* **Extracto**:
________________________

Sus percepciones se producían con absoluta posesión clara y neta de su razón, y tanto ocurrían en estado de vigilia como durante el sueño, en ensoñaciones o en estado de vigilia y sueño.
Pocos meses antes de su fallecimiento, en una carta dirigida al Jefe de los Metodistas Ingleses, John Wesley, predijo con toda exactitud su muerte, la que se produjo el 29 de marzo de 1772, en Londres, a los 84 años de edad.
En 1908 el gobierno de Suecia trasladó sus restos a su ciudad natal, siendo depositados en la catedral de Upsala, al lado de la tumba del naturalista Linneo.

Enseñanza 15: Saint Martin

Llamado “El Filósofo Desconocido”, pseudónimo que adoptara en sus escritos, nació en Amboise (Francia), el 18 de Enero de 1743, en el seno de una familia de la nobleza. Fue educado por su padre con la gravedad de costumbres de la época y por su madrastra -pues su madre había fallecido a poco de darle luz-, con ternuras tales que esta impresión sería decisiva en el futuro para todos sus afectos.
Ellas le harían amar a Dios y a los hombres con gran pureza, y su recuerdo sería siempre gratísimo al filósofo en todas las fases de su vida.

________________________

* **Requisitos de tareas**:
**A.** Reescribe como lista breve el párrafo del texto sobre Saint Martin que empieza con «Llamado “El Filósofo Desconocido”», conservando sus datos principales.
**B.** Prosigue el texto sobre Saint Martin a partir de su última oración.
Los registros no intervienen en este trabajo.

* **Datos para revisión**:
________________________

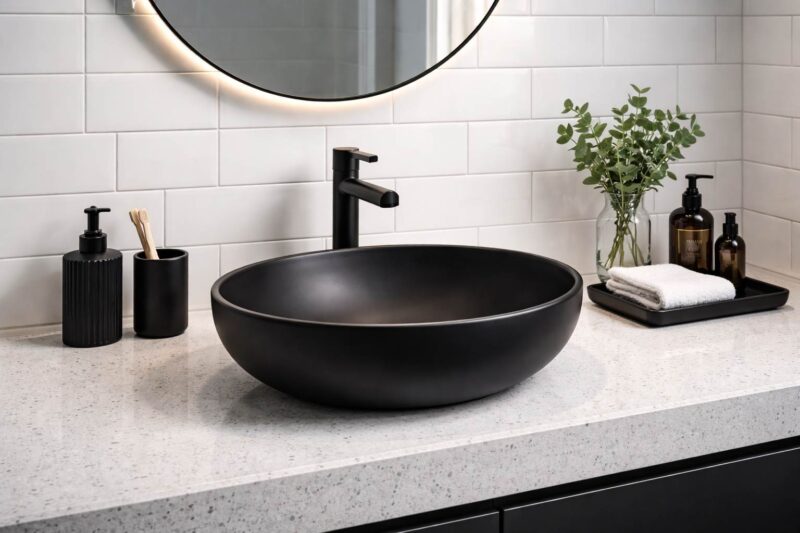 Crni lavabo iza kojeg su bele plocice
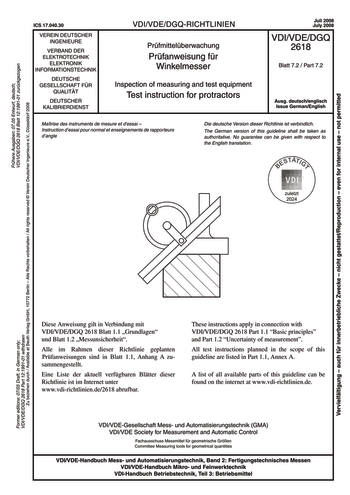 Produktabbildung: Prüfmittelüberwachung - Prüfanweisung für Winkelmesser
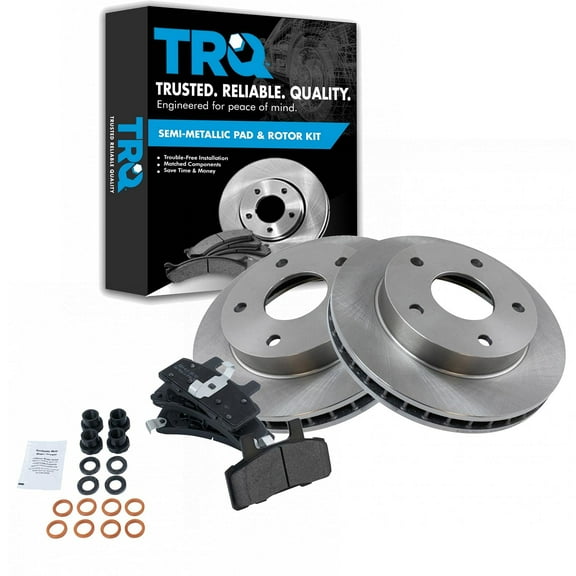 TRQ Front Brake Pad & Rotor Kit Brake Pads Brake Rotor Semi-Metallic Fits Select 1994-1999 Dodge Ram 1500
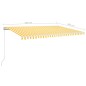 vidaXL Tenda da Sole Manuale con LED 500x300cm Giallo e Bianco vidaXL Tenda da Sole Manuale con LED 500x300cm Giallo e Bianco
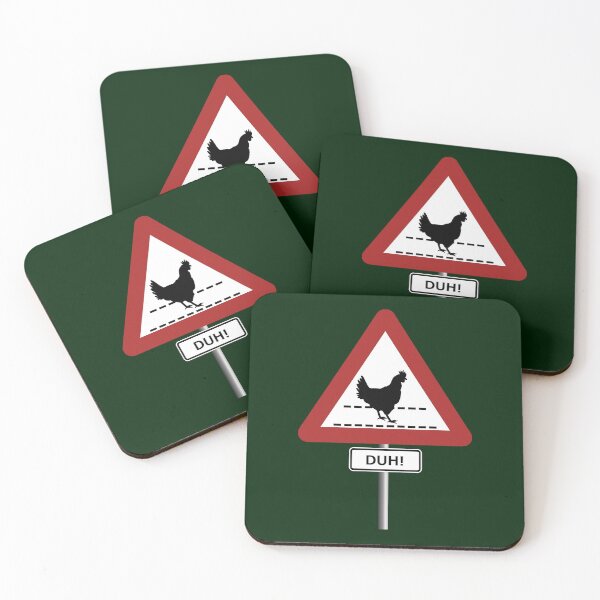 Item preview, CHICKEN ROAD CROSSING - DUH! funny sign designed and sold by SolidEarthArt.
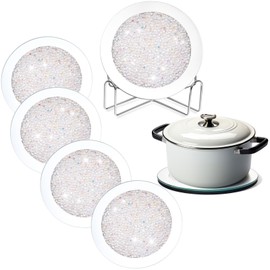 Jetec Crushed Diamond Trivet Set of 6 with 1 Holder, Crystal Mirrored Trivet Glitter Crushed Diamond Decoration Rhinestone for Hot Pots and Pans(White)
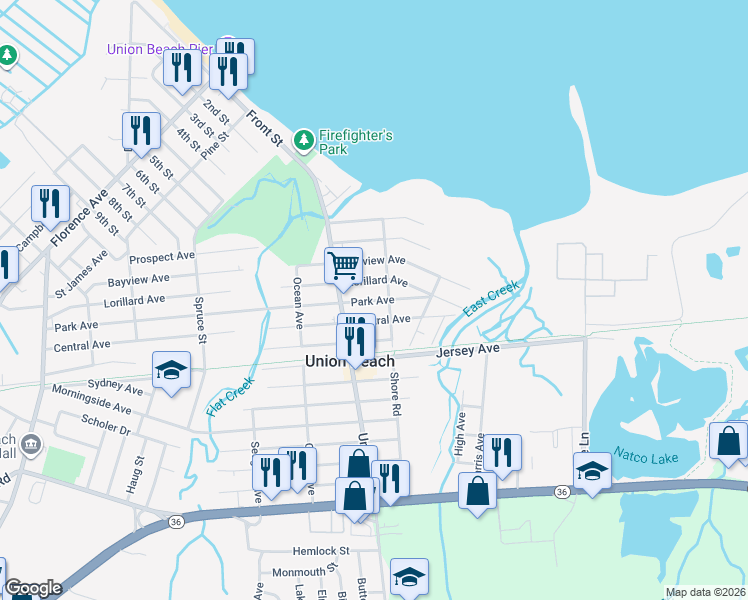 map of restaurants, bars, coffee shops, grocery stores, and more near 726 Park Avenue in Union Beach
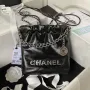 Chanel AS3980 22 Mini Handbag Shiny Calfskin & Silver Tone Metal Black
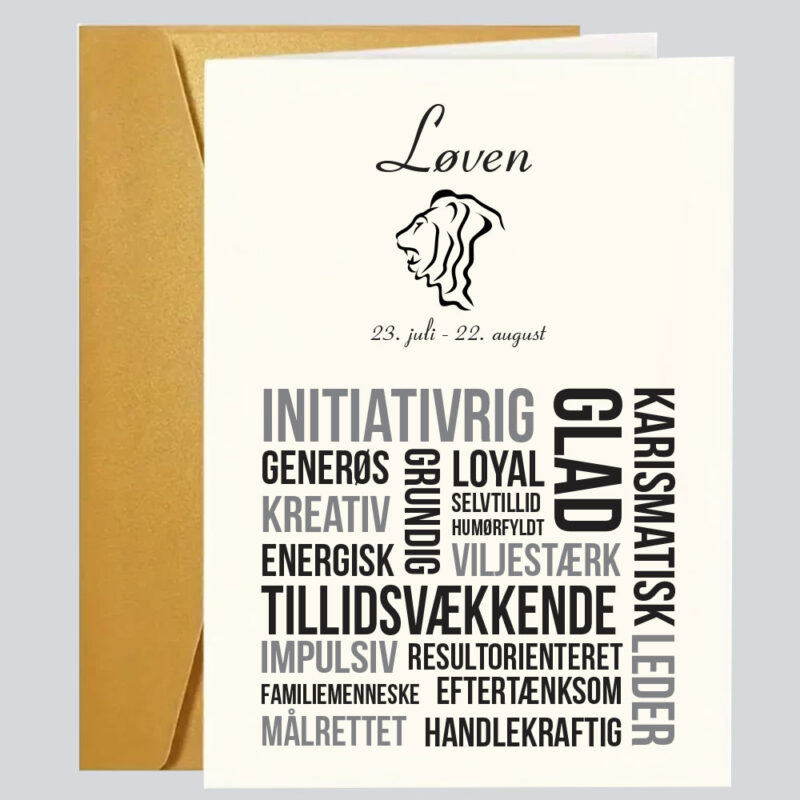 Sjove - grove og kærlige fødselsdagskort: "Stjernetegn tekstcollage - Løven"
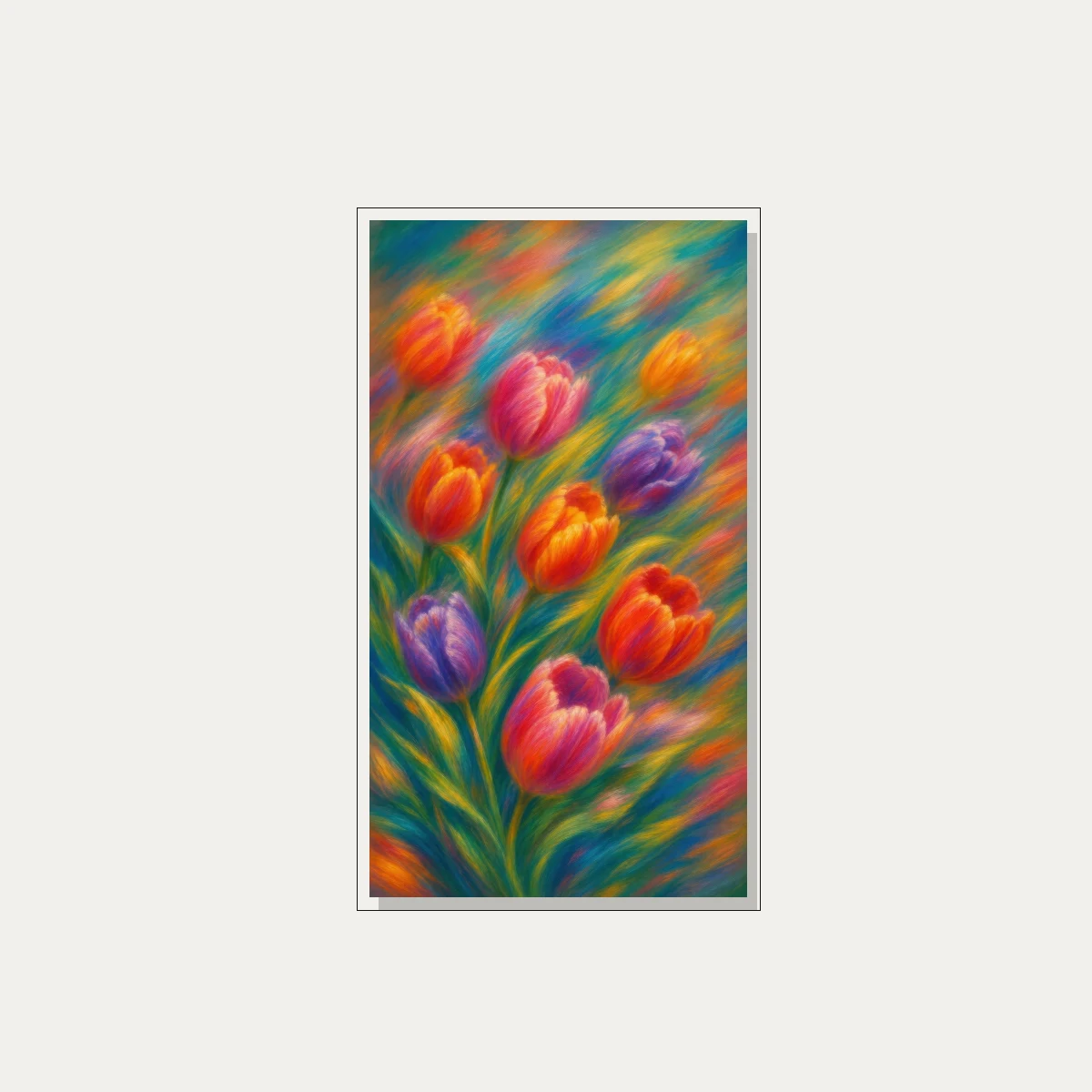 Impressionistic painting of vibrant red, orange, pink, and purple tulips with sweeping, colorful brushstrokes. — floater frame preview | PrintPosters.in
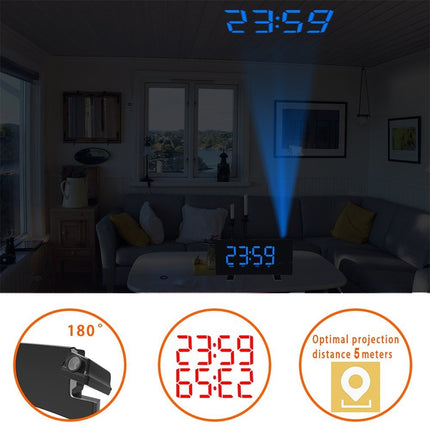 LED Digital Clock Radio Projection Alarm Curved Screen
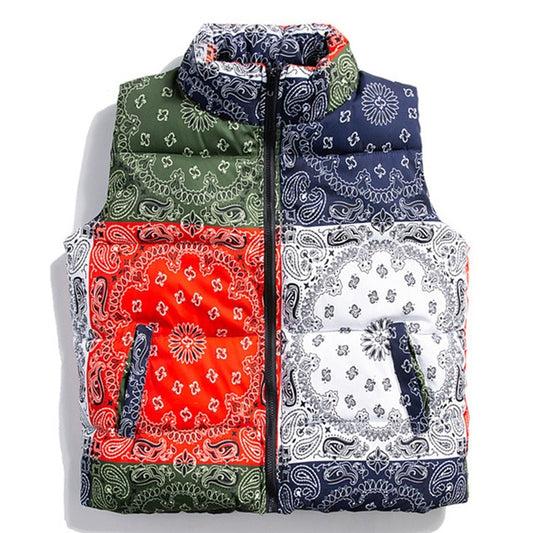 jiaabc Winter Padded Vest Paisley Bandana Pattern Thick Warm Vests Fashion Streetwear Hip Hop Puffer Jackets Parkas Coats Men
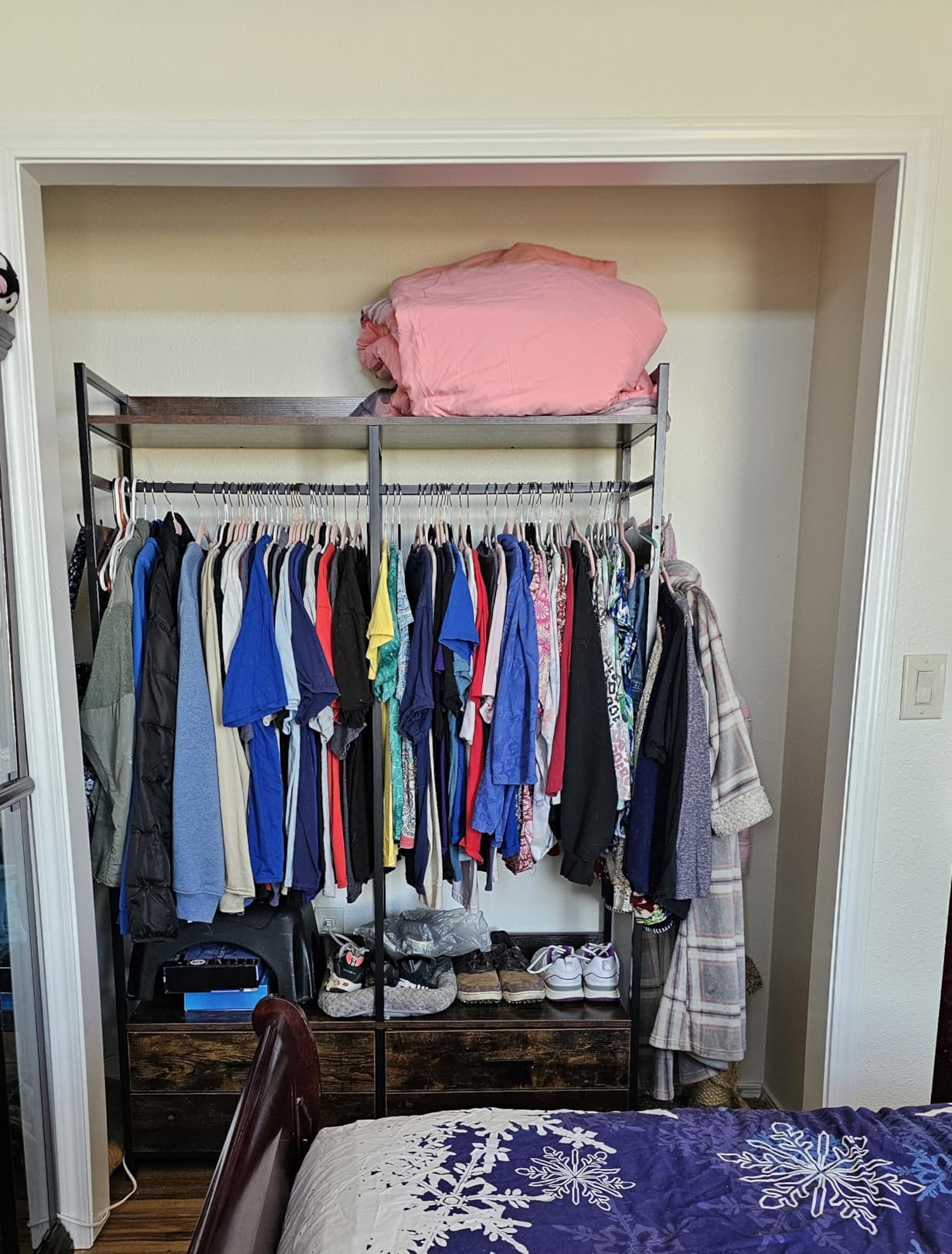 Tribesigns Freestanding Closet Organizer, Garment Rack with 4 Drawers | Heavy Duty Clothing Rack, Open Wardrobe Closet for Bedroom, 8 Hooks and Storage Shelves, Wood and Metal, Rustic Brown customer photo 1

________________________

* **Respuestas por tarea**:
**A.**
- Se lo llamó «El Filósofo Desconocido», pseudónimo que adoptó en sus escritos.
- Nació en Amboise (Francia) el 18 de enero de 1743, en una familia de la nobleza.
- Su madre falleció poco después de darlo a luz.
- Lo educó su padre, con la gravedad de costumbres propia de la época.
- También lo educó su madrastra, con una ternura que sería decisiva para todos sus afectos futuros.

**B.**
Habrá siempre una mujer santamente amada en cada una de las etapas a recorrer.
Su corazón, así dispuesto por el amor, recibió desde las primeras lecturas hechas a la edad en que despuntaba su inteligencia, una impresión y tendencias más decisivas todavía, más internas y más místicas. El libro de Abbadie, “El arte de conocerse a si mismo”, le inició en ese conjunto de estudios de sí mismo y de meditaciones sobre el tipo divino de todas las perfecciones, que sería la gran obra de toda su vida.
Físicamente preparado para los grandes vuelos espirituales, tenía un organismo muy delicado, pero indudablemente predispuesto a la vida del espíritu. A éste respecto dice en su “Mi retrato histórico y filosófico”: “cambié de piel siete veces durante mi niñez, y no se si a causa de éstos accidentes debo tener tan poco de astral”.
Poco se sabe de sus primeros años escolares. Por complacer a su padre y al protector de su familia, el duque de Choiseul, sigue la carrera de derecho, “pero preferiría dedicarse a las bases naturales de la justicia, que a las reglas de la jurisprudencia, cuyo estudio le repugnaba”, afirma su biógrafo M. Gence.
Esto se explica pues a los 18 años ya conocía a los filósofos de moda: Montesquieu, Voltaire y Rousseau, y cuando se ha tomado el hábito de aprender de leyes y costumbres con tales maestros es lógico suponer que Saint Martin oiría con frialdad la palabra de simples profesores de jurisprudencia. En cuanto a la repugnancia que sentía por los códigos y tradiciones de la costumbre aplicadas a la justicia, se explica también por su carácter eminentemente espiritualista.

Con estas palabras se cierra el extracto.